Written task: Give every line back verbatim, dropping all images.

Spatial relation data:
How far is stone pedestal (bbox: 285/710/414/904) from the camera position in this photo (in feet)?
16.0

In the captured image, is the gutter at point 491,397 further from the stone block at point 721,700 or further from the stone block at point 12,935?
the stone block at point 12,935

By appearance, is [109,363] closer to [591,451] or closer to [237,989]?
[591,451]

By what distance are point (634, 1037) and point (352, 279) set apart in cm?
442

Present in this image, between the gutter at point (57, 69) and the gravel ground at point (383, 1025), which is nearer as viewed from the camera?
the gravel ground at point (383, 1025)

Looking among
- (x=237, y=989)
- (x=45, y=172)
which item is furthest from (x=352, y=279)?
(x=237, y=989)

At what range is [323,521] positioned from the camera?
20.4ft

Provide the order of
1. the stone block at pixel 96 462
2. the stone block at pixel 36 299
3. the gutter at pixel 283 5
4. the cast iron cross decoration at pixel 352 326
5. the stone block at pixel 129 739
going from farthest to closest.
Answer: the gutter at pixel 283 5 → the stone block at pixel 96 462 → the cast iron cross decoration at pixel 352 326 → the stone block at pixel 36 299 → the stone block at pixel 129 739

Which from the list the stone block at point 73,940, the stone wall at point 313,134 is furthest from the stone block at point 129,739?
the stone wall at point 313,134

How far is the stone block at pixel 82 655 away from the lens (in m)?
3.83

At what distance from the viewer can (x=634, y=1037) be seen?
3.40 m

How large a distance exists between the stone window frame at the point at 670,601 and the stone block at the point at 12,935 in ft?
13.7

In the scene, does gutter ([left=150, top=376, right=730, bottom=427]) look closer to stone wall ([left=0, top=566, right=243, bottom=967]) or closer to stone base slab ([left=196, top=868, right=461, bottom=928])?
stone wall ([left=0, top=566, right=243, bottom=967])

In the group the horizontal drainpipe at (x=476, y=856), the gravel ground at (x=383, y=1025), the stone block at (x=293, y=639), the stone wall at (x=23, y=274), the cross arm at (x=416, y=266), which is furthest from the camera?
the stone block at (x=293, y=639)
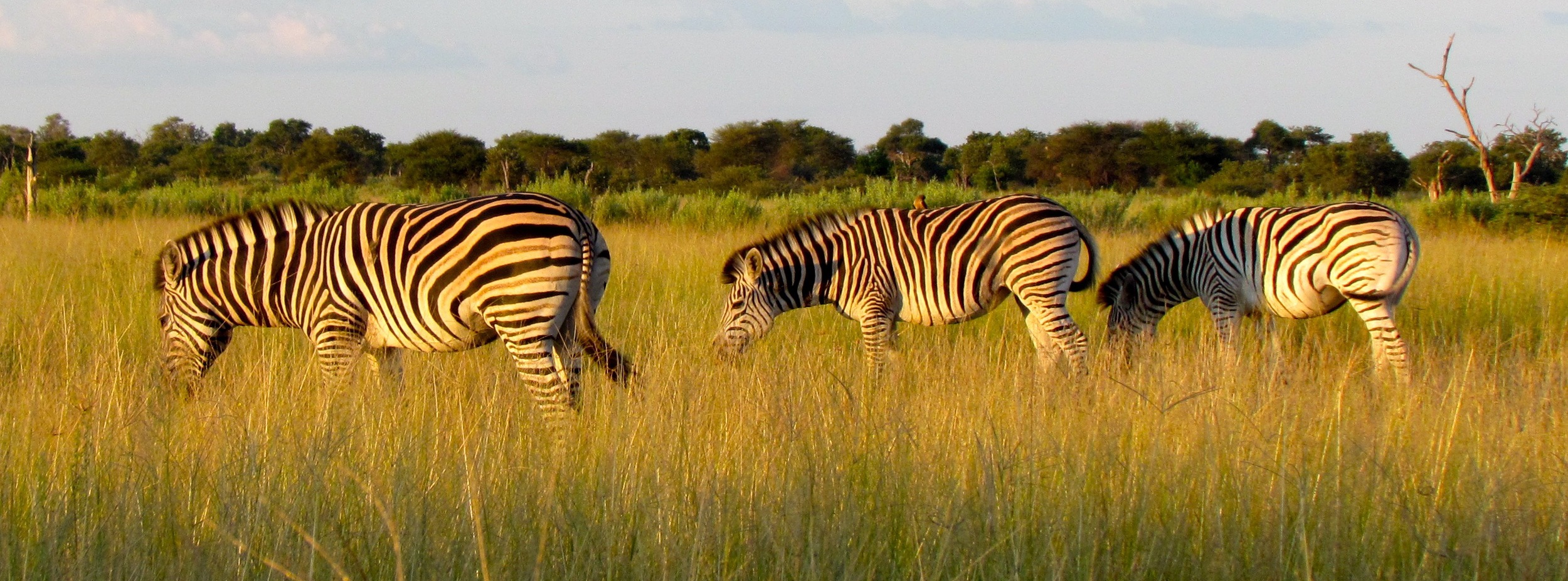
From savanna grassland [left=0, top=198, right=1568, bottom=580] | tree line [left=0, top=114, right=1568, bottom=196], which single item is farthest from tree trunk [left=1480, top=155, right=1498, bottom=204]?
savanna grassland [left=0, top=198, right=1568, bottom=580]

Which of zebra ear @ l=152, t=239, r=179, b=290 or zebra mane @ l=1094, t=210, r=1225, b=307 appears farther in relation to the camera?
zebra mane @ l=1094, t=210, r=1225, b=307

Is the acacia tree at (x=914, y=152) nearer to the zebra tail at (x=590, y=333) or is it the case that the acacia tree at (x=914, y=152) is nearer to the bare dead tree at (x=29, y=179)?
the bare dead tree at (x=29, y=179)

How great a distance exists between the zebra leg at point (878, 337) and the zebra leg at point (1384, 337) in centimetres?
265

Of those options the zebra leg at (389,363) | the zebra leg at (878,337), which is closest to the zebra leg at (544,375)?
the zebra leg at (389,363)

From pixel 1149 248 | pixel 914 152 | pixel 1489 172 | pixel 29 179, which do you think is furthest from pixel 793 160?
pixel 1149 248

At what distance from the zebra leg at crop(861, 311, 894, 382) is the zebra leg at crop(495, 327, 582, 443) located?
203 cm

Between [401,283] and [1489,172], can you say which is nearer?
[401,283]

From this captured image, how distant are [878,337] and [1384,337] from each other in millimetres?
2813

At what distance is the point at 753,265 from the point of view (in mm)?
6426

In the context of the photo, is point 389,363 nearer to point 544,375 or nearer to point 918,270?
point 544,375

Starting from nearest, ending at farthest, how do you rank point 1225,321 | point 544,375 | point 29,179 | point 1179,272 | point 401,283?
point 544,375
point 401,283
point 1225,321
point 1179,272
point 29,179

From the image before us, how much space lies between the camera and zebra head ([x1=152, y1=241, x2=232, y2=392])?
16.6 ft

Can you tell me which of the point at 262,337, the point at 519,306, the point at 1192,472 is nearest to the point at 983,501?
the point at 1192,472

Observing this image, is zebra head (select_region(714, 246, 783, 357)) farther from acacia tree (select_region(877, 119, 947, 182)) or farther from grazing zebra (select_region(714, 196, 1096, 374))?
acacia tree (select_region(877, 119, 947, 182))
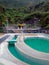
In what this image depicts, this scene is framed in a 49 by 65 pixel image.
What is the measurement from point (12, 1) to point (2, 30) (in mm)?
12215

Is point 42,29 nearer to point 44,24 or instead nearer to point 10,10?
point 44,24

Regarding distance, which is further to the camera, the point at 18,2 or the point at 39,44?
the point at 18,2

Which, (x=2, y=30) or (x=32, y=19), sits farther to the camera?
(x=32, y=19)

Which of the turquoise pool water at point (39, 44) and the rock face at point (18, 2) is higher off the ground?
the rock face at point (18, 2)

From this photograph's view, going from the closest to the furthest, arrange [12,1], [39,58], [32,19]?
[39,58] < [32,19] < [12,1]

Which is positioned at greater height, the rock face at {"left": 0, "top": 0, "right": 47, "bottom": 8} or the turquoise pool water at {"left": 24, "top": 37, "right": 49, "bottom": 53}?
the rock face at {"left": 0, "top": 0, "right": 47, "bottom": 8}

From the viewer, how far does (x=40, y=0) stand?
3631cm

Final result:
How far is stone pedestal (bbox: 285/710/414/904) from the camera position in this photo (in feet)?
16.0

In the captured image, is the gutter at point 491,397 further from the stone block at point 721,700 or further from the stone block at point 12,935?
the stone block at point 12,935

By appearance, is [109,363] closer to [591,451] or closer to [237,989]?
[591,451]

By what distance are point (634, 1037) and point (352, 279) set apart in cm?
442

Present in this image, between the gutter at point (57, 69) and the gravel ground at point (383, 1025), which is nearer as viewed from the camera?
the gravel ground at point (383, 1025)

Looking among
- (x=237, y=989)
- (x=45, y=172)
which item is furthest from (x=352, y=279)?
(x=237, y=989)

At what range is [323,521] positioned from the camera?
20.4ft

Provide the order of
1. the stone block at pixel 96 462
2. the stone block at pixel 36 299
3. the gutter at pixel 283 5
4. the cast iron cross decoration at pixel 352 326
5. the stone block at pixel 129 739
going from farthest to closest.
Answer: the gutter at pixel 283 5 → the stone block at pixel 96 462 → the cast iron cross decoration at pixel 352 326 → the stone block at pixel 36 299 → the stone block at pixel 129 739

Which from the list the stone block at point 73,940, the stone wall at point 313,134 is furthest from the stone block at point 129,739?
the stone wall at point 313,134

How far is the stone block at pixel 82 655 away from the lens (in m)?
3.83

At what distance from the viewer can (x=634, y=1037) be seen?
3.40 m

How large a distance exists between the stone window frame at the point at 670,601 and the stone block at the point at 12,935 in ft?
13.7

In the scene, does gutter ([left=150, top=376, right=730, bottom=427]) look closer to stone wall ([left=0, top=566, right=243, bottom=967]) or closer to stone base slab ([left=196, top=868, right=461, bottom=928])?
stone wall ([left=0, top=566, right=243, bottom=967])

In the group the horizontal drainpipe at (x=476, y=856), the gravel ground at (x=383, y=1025), the stone block at (x=293, y=639), the stone wall at (x=23, y=274), the cross arm at (x=416, y=266), which is furthest from the camera?
the stone block at (x=293, y=639)
From savanna grassland [left=0, top=198, right=1568, bottom=580] | tree line [left=0, top=114, right=1568, bottom=196], which single item is farthest from tree trunk [left=1480, top=155, right=1498, bottom=204]?
savanna grassland [left=0, top=198, right=1568, bottom=580]

Which of zebra ear @ l=152, t=239, r=179, b=290 or zebra mane @ l=1094, t=210, r=1225, b=307 appears farther in relation to the camera?
zebra mane @ l=1094, t=210, r=1225, b=307

Is the acacia tree at (x=914, y=152) nearer to the zebra tail at (x=590, y=333) or is it the case that the acacia tree at (x=914, y=152) is nearer to the bare dead tree at (x=29, y=179)?
the bare dead tree at (x=29, y=179)

How great a distance exists between the zebra leg at point (878, 337) and the zebra leg at point (1384, 337) in centimetres?
265

Of those options the zebra leg at (389,363) | the zebra leg at (878,337), which is closest to the zebra leg at (544,375)?
the zebra leg at (389,363)

From pixel 1149 248 | pixel 914 152 | pixel 1489 172 | pixel 29 179, which do you think is furthest from pixel 793 160?
pixel 1149 248

At what distance from the zebra leg at crop(861, 311, 894, 382) is the zebra leg at crop(495, 327, 582, 443) located?
203 cm

Between [401,283] and [1489,172], can you say which is nearer?
[401,283]

From this captured image, how distant are [878,337] and [1384,337] from each other in millimetres?
2813

At what distance is the point at 753,265 from the point of view (in mm)?
6426

In the context of the photo, is point 389,363 nearer to point 544,375 or nearer to point 918,270?
point 544,375

Starting from nearest, ending at farthest, how do you rank point 1225,321 | point 544,375 | point 29,179 | point 1179,272 | point 401,283?
point 544,375
point 401,283
point 1225,321
point 1179,272
point 29,179

From the image before us, how much space lies between the camera and zebra head ([x1=152, y1=241, x2=232, y2=392])?
16.6 ft

Can you tell me which of the point at 262,337, the point at 519,306, the point at 1192,472 is nearest to the point at 983,501?
the point at 1192,472

Observing this image, is zebra head (select_region(714, 246, 783, 357)) farther from acacia tree (select_region(877, 119, 947, 182)) or farther from grazing zebra (select_region(714, 196, 1096, 374))?
acacia tree (select_region(877, 119, 947, 182))
In what this image depicts, this scene is framed in a 49 by 65 pixel image.
What is the measurement from point (12, 1) to point (2, 30) (in mm)?
12215

Is point 42,29 nearer to point 44,24 or instead nearer to point 10,10?
point 44,24

Regarding distance, which is further to the camera, the point at 18,2 or the point at 39,44?
the point at 18,2

Which, (x=2, y=30) or (x=32, y=19), sits farther to the camera?
(x=32, y=19)

Which of the turquoise pool water at point (39, 44) and the rock face at point (18, 2) is higher off the ground?
the rock face at point (18, 2)

From this photograph's view, going from the closest to the furthest, arrange [12,1], [39,58], [32,19]?
[39,58] < [32,19] < [12,1]

Which is positioned at greater height, the rock face at {"left": 0, "top": 0, "right": 47, "bottom": 8} or the turquoise pool water at {"left": 24, "top": 37, "right": 49, "bottom": 53}?
the rock face at {"left": 0, "top": 0, "right": 47, "bottom": 8}

From the viewer, how far does (x=40, y=0) stand?
3631cm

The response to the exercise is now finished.